:: Consigne 1 ::
D'après le texte sur le changement d'heure, en quelle année ce régime a-t-il été mis en place en France ?
:: Consigne 2 ::
Relevez tous les noms propres (personnes, lieux, événements) cités dans le texte sur le changement d'heure.
:: Consigne 3 ::
Recopiez, s'il vous plaît, le texte sur le changement d'heure depuis « Le changement d’heure, initialement » jusqu'à « au fuel lourd. ».

:: Texte source ::
——
Le changement d’heure, initialement imaginé par Benjamin Franklin en visite à Paris constatant les rues désertes aux premières heures du jour, a été instauré temporairement par plusieurs pays au moment de la Première Guerre mondiale dans le but d’économiser le charbon, alors source principale d’électricité. En France, c’est en 1976, période de crise après le premier choc pétrolier, que le régime de changement d’heure est mis en place. Là encore, l’objectif annoncé était d’alléger la « facture pétrolière » alors que le nucléaire n’en était qu’à ses débuts et que l’électricité provenait essentiellement des centrales au fuel lourd.
——
:: Documents sources ::
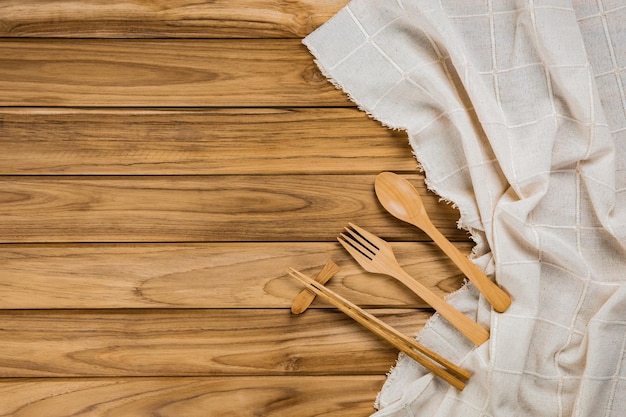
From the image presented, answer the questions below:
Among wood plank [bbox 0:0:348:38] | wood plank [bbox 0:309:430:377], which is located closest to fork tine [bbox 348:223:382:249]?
wood plank [bbox 0:309:430:377]

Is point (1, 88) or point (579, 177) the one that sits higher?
point (1, 88)

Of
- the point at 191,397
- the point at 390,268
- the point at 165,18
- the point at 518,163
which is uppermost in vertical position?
the point at 165,18

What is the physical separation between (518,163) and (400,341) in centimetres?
30

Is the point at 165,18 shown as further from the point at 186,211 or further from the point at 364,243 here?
the point at 364,243

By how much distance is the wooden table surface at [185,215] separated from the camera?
0.88 meters

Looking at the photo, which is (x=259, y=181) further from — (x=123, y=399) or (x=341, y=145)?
(x=123, y=399)

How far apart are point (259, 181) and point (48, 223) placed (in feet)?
1.03

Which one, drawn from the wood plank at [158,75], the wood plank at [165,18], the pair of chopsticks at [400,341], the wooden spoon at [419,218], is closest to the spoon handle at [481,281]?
the wooden spoon at [419,218]

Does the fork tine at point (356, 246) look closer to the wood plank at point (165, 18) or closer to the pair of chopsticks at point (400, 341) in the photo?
the pair of chopsticks at point (400, 341)

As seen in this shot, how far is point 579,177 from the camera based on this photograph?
2.80 feet

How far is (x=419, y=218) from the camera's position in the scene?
0.86 m

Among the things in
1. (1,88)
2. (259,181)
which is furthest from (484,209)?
(1,88)

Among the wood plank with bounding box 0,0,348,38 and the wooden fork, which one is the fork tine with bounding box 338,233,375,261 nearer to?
——
:: Votre réponse 1 ::
En 1976.

:: Votre réponse 2 ::
Benjamin Franklin, Paris, la Première Guerre mondiale, la France.

:: Votre réponse 3 ::
Le changement d’heure, initialement imaginé par Benjamin Franklin en visite à Paris constatant les rues désertes aux premières heures du jour, a été instauré temporairement par plusieurs pays au moment de la Première Guerre mondiale dans le but d’économiser le charbon, alors source principale d’électricité. En France, c’est en 1976, période de crise après le premier choc pétrolier, que le régime de changement d’heure est mis en place. Là encore, l’objectif annoncé était d’alléger la « facture pétrolière » alors que le nucléaire n’en était qu’à ses débuts et que l’électricité provenait essentiellement des centrales au fuel lourd.